## Given passage:
§ §

The present invention thus also provides a cartridge 140 comprising a
plurality of
liquid reservoir 122 arranged and configured such that, when the cartridge 140
is
inserted into, or attached to, the electronic cigarette 100 in a predefined
way, each
of the liquid reservoirs 122 of the cartridge 140 is aligned according to a
predefined way with at least one, preferably with exactly one, fluid transfer
element
120 of the electronic cigarette 100.
Fig. 2b illustrates that the heaters 180 may each be formed with a piercing
member, in particular a needle comprising a capillary tube, which act as fluid
transfer elements 120 by capillary action after they have pierced a seal or
membrane protecting the liquid reservoirs 122 of the cartridge 140.
The present invention accordingly also provides a smoking system 1000
comprising an electronic cigarette 100 according to the present invention and
a
cartridge 140 according to the present invention configured to align with each
other in the way described in the foregoing.

§ §

## Material supplied:
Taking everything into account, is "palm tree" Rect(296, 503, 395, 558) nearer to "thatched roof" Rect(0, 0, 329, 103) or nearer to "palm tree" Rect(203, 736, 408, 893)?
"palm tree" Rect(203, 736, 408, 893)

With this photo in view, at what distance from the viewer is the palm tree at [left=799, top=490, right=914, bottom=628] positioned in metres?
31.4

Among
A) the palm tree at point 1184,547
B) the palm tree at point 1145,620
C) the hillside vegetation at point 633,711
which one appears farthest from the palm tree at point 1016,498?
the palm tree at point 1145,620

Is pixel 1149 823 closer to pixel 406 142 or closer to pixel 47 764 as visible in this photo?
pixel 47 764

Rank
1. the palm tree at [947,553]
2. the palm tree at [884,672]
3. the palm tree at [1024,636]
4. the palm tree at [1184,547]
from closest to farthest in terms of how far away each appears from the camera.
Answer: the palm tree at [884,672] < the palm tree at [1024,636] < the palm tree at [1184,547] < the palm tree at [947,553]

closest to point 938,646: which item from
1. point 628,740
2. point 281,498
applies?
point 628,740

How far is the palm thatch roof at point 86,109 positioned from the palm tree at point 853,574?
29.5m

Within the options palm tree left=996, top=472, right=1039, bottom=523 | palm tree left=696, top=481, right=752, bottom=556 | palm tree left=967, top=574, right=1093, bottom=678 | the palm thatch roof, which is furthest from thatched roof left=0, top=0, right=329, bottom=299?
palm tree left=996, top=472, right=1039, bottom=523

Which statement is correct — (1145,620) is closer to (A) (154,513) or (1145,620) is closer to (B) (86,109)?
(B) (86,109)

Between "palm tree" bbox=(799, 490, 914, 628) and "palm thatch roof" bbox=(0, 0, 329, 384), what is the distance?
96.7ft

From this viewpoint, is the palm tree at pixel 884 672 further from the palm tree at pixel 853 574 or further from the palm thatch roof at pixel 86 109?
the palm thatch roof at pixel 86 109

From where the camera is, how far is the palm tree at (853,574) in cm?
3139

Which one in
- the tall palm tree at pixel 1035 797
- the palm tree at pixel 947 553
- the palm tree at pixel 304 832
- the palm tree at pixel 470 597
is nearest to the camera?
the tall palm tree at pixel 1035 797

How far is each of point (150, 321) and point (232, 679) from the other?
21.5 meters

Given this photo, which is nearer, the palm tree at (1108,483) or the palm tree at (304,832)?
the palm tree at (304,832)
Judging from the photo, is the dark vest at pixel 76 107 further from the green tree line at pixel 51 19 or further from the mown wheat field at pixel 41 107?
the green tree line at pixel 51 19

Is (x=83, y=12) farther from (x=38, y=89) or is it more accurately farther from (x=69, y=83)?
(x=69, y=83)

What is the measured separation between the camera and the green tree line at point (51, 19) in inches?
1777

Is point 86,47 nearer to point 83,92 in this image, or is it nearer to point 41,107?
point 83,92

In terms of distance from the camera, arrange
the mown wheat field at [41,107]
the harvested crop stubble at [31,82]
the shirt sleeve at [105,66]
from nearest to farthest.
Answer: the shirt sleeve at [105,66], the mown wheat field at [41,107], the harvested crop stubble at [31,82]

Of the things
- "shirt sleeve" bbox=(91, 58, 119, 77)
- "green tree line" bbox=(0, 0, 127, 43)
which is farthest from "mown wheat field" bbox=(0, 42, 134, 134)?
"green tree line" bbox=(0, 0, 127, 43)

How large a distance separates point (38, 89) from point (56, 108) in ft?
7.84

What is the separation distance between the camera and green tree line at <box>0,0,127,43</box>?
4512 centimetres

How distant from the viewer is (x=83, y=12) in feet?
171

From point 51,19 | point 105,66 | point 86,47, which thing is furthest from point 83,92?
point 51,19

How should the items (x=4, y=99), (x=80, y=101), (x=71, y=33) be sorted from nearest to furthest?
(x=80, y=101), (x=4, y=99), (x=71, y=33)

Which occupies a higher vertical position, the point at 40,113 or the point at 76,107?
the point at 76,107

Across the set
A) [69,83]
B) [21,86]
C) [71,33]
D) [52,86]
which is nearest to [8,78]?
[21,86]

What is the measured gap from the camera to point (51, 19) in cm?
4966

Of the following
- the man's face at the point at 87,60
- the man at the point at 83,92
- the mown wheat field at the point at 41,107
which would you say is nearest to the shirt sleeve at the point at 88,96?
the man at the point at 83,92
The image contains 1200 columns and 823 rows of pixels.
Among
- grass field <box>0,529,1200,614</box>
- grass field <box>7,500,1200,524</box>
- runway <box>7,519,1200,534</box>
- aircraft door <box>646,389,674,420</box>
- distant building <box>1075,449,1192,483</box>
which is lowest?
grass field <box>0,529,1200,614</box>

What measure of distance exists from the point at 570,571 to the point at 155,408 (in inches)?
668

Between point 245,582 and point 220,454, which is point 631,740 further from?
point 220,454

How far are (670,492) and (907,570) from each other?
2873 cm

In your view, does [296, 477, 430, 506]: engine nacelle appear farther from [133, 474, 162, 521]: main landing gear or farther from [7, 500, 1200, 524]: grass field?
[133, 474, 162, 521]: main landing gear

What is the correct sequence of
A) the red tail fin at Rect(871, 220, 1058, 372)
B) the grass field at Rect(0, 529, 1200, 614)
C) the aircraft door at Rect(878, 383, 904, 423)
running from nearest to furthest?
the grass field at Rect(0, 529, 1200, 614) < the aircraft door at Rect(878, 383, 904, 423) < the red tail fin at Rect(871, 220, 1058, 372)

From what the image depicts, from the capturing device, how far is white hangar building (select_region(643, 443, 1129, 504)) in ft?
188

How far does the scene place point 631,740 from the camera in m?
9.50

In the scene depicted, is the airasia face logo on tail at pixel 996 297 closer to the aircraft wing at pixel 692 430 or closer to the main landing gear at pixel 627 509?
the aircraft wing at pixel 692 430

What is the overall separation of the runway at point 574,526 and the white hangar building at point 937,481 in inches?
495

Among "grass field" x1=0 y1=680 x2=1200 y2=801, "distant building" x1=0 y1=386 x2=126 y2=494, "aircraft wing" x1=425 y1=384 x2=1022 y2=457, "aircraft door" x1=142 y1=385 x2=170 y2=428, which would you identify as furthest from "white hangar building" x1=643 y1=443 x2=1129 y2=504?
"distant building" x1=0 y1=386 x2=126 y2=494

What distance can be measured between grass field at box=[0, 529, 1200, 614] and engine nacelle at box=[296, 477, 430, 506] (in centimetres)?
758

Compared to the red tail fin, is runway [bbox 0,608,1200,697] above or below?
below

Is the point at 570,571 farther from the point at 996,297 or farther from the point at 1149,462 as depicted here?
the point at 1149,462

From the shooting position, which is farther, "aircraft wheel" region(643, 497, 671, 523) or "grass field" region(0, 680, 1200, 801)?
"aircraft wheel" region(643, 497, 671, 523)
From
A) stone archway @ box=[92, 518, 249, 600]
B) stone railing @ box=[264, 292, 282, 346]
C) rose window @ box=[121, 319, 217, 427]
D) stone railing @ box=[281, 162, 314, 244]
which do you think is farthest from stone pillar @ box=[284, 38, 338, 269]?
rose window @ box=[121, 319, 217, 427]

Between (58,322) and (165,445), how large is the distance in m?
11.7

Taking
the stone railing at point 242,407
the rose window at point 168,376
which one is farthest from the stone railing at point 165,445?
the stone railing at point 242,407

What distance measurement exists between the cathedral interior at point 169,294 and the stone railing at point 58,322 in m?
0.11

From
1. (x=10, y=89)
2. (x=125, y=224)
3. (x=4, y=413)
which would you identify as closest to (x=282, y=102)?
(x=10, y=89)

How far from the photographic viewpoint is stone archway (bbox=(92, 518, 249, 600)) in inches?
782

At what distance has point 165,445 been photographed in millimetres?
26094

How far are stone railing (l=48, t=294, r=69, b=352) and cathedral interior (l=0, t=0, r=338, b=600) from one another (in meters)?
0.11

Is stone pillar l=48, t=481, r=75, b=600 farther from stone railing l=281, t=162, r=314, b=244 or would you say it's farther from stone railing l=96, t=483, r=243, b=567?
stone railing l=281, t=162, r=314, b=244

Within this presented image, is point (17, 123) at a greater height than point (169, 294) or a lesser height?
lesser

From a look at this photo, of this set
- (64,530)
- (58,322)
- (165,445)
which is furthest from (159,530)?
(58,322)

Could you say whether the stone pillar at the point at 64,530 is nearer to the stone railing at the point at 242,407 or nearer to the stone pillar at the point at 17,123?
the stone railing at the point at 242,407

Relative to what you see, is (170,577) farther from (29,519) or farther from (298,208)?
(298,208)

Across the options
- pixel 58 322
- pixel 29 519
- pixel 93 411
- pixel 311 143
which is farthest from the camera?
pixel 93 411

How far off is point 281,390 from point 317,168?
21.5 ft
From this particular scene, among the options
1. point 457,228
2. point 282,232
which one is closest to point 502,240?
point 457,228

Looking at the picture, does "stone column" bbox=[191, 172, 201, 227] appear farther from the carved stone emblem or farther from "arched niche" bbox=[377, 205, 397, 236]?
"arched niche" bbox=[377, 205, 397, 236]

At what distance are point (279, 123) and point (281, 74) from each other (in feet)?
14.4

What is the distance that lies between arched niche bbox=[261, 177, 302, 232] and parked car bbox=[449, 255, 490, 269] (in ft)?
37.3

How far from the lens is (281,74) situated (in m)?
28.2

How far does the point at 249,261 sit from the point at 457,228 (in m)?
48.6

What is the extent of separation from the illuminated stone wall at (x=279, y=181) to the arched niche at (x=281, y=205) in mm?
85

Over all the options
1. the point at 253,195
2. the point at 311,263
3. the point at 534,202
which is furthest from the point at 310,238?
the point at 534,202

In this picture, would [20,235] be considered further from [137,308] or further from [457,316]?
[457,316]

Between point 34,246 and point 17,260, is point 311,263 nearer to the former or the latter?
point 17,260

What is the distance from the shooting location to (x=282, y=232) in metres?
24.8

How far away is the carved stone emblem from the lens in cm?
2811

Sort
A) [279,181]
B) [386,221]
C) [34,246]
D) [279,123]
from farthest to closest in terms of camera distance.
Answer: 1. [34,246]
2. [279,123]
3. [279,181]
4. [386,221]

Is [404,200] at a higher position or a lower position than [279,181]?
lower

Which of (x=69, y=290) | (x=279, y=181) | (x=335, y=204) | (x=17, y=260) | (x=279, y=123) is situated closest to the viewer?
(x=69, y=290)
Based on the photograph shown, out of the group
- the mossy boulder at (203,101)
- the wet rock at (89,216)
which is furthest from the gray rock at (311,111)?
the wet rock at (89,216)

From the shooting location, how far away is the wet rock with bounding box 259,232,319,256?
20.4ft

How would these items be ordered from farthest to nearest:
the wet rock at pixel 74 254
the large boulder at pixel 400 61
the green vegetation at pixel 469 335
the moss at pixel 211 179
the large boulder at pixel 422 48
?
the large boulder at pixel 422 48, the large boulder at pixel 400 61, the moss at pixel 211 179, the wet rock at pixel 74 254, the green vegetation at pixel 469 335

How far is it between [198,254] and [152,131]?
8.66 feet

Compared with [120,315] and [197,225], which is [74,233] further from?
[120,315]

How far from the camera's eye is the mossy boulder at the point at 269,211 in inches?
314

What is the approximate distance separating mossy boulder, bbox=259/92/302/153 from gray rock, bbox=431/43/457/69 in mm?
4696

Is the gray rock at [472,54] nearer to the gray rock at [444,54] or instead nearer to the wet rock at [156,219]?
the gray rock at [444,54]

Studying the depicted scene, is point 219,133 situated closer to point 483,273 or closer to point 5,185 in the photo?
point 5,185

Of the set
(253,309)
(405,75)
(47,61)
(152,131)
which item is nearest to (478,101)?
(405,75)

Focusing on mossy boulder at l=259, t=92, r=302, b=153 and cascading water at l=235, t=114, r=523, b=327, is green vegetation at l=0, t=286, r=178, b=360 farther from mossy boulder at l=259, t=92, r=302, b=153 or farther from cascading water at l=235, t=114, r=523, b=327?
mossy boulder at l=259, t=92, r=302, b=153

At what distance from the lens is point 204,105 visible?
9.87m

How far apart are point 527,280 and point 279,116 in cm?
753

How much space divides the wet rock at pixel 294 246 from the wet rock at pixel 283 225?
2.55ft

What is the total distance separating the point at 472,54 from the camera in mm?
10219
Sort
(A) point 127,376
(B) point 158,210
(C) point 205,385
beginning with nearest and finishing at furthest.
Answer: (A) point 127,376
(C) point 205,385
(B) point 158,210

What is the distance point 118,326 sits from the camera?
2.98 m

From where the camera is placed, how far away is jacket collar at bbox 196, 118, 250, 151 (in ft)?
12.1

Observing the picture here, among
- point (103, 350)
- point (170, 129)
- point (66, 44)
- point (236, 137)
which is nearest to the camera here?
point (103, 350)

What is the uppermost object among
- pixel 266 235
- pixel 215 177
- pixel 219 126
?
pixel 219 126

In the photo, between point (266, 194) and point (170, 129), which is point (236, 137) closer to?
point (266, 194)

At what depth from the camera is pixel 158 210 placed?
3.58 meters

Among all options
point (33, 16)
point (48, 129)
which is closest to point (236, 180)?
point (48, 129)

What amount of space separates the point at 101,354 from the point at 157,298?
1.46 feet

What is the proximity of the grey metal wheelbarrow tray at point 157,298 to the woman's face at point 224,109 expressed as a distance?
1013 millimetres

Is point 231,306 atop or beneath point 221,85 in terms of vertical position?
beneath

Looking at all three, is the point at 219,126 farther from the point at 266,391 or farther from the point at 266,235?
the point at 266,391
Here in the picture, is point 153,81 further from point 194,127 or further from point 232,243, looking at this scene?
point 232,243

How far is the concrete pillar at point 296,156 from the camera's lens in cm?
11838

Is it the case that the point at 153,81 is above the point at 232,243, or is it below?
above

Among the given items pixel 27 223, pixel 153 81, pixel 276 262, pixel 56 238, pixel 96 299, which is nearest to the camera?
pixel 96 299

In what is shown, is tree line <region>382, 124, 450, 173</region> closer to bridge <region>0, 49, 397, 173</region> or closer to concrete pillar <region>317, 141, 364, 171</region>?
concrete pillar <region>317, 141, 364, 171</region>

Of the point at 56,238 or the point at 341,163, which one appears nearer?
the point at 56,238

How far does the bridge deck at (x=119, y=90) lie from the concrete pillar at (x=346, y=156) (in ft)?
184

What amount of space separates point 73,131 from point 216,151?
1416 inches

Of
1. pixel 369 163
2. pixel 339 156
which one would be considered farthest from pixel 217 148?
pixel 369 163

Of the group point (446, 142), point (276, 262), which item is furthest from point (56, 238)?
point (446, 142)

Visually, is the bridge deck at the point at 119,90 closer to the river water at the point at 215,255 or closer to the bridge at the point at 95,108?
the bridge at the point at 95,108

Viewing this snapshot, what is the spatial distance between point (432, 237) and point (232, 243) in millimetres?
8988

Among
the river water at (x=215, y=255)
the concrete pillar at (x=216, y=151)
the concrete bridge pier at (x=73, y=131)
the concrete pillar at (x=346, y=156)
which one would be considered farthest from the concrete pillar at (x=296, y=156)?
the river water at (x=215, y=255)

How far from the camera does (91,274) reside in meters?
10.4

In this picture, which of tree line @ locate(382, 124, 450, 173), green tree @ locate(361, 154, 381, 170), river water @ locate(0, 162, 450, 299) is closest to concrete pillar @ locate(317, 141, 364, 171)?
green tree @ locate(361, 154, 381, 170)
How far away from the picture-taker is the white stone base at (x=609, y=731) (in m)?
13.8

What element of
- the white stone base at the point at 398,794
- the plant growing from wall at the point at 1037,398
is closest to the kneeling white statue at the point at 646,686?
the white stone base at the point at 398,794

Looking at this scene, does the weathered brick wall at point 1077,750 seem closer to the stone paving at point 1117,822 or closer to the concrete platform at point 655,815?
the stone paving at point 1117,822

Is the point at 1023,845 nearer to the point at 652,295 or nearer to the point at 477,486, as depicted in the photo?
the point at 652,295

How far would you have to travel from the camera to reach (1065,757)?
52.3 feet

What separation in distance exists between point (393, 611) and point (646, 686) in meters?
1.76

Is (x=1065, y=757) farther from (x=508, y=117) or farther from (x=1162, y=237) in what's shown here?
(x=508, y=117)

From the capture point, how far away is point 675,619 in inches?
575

§ §

## What this task involves:
Reproduce the electronic cigarette text from the words "Fig. 2b illustrates" through the words "the cartridge 140.", changing "seal" to "foil".

## Solution to this problem:
Fig. 2b illustrates that the heaters 180 may each be formed with a piercing
member, in particular a needle comprising a capillary tube, which act as fluid
transfer elements 120 by capillary action after they have pierced a foil or
membrane protecting the liquid reservoirs 122 of the cartridge 140.